Over the years, we’ve developed over 250 of these models. And because what we were faced with is that many of the new drugs are not necessarily developed for neuroblastoma or breast cancer, but again specific to a genetic target, in the PPTC we decided to do a very extensive genetic characterization of all of our models.
Why did you and ALSF and the PPTC decide to release the data?
We have developed a very large set of data, and we really think this data is important to anyone who wants to do experiments. The traditional way things are done in academia is that you do your experiment, you analyze the data, you write a paper, and then when you publish the paper, you release the data. But we wanted to release the data as soon as it was ready, and these models are open to anyone.
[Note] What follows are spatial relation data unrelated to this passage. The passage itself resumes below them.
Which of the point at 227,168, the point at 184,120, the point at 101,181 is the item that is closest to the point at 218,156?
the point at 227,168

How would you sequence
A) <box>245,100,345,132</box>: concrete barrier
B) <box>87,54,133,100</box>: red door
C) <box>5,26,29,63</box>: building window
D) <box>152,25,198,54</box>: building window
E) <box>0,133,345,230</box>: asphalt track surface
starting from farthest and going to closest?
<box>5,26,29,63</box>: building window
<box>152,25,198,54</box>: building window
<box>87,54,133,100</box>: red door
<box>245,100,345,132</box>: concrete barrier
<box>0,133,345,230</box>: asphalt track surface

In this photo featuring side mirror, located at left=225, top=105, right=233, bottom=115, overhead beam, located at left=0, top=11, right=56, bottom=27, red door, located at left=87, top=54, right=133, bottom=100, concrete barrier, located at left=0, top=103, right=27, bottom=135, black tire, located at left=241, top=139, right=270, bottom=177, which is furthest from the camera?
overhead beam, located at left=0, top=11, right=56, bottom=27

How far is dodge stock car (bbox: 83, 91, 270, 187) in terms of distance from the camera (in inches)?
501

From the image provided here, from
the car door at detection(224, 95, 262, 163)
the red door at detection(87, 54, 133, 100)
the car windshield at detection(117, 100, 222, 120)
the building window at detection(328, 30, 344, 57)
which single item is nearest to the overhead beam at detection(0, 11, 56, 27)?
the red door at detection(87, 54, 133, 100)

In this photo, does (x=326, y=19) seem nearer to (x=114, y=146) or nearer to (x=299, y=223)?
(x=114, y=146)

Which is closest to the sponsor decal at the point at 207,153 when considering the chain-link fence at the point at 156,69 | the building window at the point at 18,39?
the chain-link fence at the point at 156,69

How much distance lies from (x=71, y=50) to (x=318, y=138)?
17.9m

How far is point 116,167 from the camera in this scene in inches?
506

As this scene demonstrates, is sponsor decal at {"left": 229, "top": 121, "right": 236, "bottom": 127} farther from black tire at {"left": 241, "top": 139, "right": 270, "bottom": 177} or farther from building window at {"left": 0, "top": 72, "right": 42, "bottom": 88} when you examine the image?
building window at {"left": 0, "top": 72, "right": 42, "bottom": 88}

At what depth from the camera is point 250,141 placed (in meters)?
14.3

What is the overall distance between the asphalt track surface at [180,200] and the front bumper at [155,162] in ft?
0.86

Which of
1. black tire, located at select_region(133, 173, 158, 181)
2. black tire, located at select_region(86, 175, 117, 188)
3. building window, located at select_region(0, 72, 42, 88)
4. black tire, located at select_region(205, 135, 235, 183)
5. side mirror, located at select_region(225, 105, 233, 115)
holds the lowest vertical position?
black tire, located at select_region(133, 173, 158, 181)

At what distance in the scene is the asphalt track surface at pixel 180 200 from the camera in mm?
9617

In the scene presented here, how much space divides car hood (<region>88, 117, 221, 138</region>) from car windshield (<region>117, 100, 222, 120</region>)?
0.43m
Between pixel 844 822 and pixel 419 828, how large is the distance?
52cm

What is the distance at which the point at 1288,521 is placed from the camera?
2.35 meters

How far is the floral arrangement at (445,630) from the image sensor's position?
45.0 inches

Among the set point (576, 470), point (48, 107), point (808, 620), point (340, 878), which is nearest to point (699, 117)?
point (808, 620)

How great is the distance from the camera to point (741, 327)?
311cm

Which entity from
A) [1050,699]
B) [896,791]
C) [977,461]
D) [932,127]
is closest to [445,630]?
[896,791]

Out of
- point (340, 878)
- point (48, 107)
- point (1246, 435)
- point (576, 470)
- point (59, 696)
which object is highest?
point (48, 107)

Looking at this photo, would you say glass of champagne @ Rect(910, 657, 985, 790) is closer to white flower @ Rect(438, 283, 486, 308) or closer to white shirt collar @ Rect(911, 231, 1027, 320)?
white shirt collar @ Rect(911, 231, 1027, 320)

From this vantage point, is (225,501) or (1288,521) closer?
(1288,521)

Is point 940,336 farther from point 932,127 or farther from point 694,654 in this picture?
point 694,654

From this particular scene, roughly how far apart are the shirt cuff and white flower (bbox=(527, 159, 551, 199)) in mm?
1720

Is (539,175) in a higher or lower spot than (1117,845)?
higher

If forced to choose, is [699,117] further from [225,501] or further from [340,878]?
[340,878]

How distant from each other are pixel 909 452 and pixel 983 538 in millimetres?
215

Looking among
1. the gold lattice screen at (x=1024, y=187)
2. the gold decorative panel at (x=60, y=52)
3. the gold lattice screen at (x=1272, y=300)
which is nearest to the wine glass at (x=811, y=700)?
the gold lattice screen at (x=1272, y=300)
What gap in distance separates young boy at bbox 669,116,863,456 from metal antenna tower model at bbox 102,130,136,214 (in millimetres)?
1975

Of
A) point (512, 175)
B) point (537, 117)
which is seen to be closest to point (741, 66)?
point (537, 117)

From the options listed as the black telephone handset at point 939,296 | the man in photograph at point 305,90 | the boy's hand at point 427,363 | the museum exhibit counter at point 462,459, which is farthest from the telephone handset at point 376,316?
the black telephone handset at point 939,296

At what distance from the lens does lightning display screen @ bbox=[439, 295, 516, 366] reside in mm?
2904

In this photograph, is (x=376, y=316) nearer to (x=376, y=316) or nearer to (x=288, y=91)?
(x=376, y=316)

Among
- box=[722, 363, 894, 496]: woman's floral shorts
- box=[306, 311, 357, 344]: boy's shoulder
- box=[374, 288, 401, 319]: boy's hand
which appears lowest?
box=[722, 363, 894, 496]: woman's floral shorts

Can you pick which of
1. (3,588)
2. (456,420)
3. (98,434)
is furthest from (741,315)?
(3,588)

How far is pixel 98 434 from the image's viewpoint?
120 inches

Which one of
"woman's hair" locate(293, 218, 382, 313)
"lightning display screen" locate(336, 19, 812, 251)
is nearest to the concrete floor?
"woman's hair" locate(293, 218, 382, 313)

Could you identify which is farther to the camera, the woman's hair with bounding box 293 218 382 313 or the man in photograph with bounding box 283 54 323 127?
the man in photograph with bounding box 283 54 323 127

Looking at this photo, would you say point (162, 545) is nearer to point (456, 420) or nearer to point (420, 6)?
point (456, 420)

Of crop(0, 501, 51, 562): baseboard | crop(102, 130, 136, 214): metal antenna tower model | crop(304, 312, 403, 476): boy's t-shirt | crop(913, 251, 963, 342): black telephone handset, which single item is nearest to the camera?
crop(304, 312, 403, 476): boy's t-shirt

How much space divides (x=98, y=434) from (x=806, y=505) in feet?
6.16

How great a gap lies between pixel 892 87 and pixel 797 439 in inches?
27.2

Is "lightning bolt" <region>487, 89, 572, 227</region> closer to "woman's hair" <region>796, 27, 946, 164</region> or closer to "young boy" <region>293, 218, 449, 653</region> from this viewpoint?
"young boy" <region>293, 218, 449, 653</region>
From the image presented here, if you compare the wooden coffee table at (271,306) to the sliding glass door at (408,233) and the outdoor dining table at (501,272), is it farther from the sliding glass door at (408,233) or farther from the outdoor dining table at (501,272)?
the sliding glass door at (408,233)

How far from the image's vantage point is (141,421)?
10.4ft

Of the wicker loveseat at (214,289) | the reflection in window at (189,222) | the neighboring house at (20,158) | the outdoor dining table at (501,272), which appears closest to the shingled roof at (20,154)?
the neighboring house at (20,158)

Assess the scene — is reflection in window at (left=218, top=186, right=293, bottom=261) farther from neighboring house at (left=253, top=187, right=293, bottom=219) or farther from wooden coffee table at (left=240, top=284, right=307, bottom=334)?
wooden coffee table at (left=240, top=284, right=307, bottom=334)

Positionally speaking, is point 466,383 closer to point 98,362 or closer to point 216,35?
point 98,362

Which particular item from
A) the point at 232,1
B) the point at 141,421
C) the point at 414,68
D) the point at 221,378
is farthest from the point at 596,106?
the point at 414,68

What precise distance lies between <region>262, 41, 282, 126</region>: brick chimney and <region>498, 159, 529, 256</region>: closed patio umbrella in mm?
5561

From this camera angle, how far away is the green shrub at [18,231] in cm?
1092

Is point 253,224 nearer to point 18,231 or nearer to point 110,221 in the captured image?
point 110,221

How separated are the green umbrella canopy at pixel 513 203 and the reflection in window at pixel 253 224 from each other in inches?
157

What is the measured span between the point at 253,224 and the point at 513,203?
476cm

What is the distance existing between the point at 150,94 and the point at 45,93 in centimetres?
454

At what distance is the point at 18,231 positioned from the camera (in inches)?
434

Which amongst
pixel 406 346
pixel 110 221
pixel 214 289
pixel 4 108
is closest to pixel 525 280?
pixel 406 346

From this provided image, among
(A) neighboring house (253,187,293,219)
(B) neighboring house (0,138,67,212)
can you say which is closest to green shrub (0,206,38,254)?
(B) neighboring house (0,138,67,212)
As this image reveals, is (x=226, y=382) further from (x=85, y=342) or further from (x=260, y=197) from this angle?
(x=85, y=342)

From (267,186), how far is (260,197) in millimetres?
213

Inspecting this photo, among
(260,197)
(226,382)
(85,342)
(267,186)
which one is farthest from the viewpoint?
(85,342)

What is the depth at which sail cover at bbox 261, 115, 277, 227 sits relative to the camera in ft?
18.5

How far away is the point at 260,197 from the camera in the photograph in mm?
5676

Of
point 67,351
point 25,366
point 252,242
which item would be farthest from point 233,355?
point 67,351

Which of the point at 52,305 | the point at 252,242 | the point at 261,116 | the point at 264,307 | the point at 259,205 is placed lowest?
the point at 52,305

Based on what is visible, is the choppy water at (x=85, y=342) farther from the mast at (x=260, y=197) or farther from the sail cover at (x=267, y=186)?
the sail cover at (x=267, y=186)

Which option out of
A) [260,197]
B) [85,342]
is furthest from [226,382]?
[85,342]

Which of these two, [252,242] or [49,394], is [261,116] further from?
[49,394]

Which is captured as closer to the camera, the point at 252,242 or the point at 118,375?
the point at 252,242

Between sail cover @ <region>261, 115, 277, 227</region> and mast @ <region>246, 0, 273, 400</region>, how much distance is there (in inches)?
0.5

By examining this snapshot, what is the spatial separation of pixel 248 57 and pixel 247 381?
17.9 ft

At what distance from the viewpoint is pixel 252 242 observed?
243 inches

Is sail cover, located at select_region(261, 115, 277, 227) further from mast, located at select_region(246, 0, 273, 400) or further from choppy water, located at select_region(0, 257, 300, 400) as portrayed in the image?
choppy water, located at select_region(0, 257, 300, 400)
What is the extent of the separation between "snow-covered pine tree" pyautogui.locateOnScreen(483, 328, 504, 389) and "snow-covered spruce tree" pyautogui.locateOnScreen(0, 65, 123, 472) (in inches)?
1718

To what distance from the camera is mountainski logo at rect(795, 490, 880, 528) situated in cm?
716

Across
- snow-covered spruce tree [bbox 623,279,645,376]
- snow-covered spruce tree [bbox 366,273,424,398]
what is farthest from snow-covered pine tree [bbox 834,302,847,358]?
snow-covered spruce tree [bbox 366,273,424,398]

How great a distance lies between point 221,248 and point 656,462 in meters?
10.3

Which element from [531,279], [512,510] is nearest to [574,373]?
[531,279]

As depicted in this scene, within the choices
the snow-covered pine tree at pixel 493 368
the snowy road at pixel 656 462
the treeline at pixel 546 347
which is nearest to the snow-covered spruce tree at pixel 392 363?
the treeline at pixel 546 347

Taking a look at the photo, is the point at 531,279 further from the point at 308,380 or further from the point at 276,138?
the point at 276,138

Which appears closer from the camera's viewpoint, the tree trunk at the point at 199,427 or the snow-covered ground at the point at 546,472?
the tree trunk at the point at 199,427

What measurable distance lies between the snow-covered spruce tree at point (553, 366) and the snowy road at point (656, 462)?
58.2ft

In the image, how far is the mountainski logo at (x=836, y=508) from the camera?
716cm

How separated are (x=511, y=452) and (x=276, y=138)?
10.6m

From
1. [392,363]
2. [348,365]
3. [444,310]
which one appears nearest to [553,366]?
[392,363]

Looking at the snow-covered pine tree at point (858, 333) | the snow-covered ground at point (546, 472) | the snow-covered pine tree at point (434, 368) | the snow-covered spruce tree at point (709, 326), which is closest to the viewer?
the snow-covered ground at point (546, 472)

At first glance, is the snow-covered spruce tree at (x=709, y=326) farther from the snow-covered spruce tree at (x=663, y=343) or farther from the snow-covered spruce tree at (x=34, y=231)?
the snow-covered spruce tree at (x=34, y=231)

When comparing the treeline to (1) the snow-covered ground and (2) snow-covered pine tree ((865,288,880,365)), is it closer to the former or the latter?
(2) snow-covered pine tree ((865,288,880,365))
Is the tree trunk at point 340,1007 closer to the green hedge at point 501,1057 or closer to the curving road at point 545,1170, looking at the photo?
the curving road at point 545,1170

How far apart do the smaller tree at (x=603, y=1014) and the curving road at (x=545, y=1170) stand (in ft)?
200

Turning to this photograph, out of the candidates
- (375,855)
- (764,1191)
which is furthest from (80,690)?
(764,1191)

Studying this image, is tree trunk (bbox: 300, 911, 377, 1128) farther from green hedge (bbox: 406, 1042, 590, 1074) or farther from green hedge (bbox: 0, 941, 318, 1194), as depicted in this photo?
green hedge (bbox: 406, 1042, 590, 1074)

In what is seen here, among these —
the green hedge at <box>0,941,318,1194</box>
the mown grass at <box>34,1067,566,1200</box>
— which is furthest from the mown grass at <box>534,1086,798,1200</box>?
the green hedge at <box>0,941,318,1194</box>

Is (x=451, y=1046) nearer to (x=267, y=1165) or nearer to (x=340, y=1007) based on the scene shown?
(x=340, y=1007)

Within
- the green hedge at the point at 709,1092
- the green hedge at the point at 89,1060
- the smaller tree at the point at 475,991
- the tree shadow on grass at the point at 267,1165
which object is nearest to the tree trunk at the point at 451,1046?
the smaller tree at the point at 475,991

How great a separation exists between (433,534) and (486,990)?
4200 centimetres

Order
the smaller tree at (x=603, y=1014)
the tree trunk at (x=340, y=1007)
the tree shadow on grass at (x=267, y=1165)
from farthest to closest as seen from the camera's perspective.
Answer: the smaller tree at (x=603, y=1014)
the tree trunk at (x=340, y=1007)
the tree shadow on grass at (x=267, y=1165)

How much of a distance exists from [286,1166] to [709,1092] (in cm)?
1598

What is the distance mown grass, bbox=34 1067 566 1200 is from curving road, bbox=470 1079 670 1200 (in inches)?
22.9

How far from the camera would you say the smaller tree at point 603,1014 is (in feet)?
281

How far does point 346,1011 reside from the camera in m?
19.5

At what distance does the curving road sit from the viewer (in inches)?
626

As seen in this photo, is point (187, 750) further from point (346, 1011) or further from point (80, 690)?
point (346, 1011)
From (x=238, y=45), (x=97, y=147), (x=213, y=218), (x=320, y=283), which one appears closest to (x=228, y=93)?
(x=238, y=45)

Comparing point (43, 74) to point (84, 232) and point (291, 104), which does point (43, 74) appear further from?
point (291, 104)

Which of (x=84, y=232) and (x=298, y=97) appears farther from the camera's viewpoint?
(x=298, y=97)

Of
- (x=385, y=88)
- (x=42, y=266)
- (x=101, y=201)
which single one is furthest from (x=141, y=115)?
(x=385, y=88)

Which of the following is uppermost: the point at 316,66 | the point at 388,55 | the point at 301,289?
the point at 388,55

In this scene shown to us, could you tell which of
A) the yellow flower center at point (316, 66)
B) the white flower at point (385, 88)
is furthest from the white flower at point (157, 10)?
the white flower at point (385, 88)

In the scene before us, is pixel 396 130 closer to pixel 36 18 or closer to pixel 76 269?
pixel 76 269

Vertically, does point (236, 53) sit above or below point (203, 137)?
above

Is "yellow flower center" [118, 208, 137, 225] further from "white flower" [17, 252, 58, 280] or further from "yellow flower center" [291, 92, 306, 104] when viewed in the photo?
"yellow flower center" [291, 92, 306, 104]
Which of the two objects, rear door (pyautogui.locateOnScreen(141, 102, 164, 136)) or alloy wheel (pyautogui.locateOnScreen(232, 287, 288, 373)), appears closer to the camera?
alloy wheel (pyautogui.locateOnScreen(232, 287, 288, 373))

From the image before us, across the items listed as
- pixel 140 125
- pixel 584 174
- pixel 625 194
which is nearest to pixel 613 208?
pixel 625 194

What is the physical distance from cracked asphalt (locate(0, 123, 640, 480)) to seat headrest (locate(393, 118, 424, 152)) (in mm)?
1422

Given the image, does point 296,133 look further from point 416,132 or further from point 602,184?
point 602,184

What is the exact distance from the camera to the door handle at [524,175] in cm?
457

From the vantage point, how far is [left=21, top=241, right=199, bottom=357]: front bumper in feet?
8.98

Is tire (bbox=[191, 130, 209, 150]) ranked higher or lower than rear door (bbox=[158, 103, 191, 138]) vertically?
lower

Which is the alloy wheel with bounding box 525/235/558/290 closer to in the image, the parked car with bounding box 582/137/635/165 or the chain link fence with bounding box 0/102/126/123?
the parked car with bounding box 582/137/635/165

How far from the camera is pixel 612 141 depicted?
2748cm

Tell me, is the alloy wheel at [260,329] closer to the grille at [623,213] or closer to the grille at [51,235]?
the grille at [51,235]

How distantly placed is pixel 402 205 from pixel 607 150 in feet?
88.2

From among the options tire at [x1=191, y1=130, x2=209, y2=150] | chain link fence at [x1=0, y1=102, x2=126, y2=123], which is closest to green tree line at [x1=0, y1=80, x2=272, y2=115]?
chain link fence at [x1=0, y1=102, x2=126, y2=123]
I think the significance of this is that, if a company has a great drug against a specific mutant protein, we can now say, these models have [that mutation] and these models don’t, and therefore we can do much more rigorous preclinical testing and hopefully be much more efficient in our timeline of testing and getting these into the clinic.
How does the traditional timeline of preclinical testing compare to what is possible with this data release?
The process used to be, if you test a drug and maybe some tumors responded and some didn’t, then we’d have to go through the exercise of trying to figure out why. And that could take months or even years. Now, the explanation may be right in front of us because it was either the exact hypothesis we were testing there that had the mutation or not, or even if our hypothesis was wrong, we have this enormous amount of data at our disposal to ask: Why did some respond and why did some not? There’s not a single answer to your question, but I think that we’ve streamlined significantly.
How do you see this project growing, or what do you see in the future for it?
Cancer is complex, and there are many things you can determine about a cancer from the types of assays we did, which are largely genetic sequencing. But there are other very important changes that are silent to the sort of technology that we did, so we’re planning a proteomics project for all of these where — instead of sequencing the DNA and RNA — we examine the quantities of key proteins that are involved in cancer growth and metastasis. And then we continue to generate models. So we view this as sort of version one, and the proteomics will probably be version two, and I think the version three would be assaying the new models and making sure that they have the same sort of characterization.
Why would you describe the ALSF/PPTC data release as a unique tool?
This is the first time that I’m aware of that an academic consortium has teamed up to generate data to guide drug development. It’s not surprising that some of the larger drug companies have done similar things with their own drugs, but as far as I’m aware, this is the only release of childhood cancer data where multiple types of different cancers are all analyzed together, and it’s not just the genetic data — that’s there and that’s important — but it’s also the response data to the different drugs. Making that available broadly will allow other researchers to either not repeat experiments that are doomed to fail or extend experiments that look very interesting. I think that’s a very unique resource.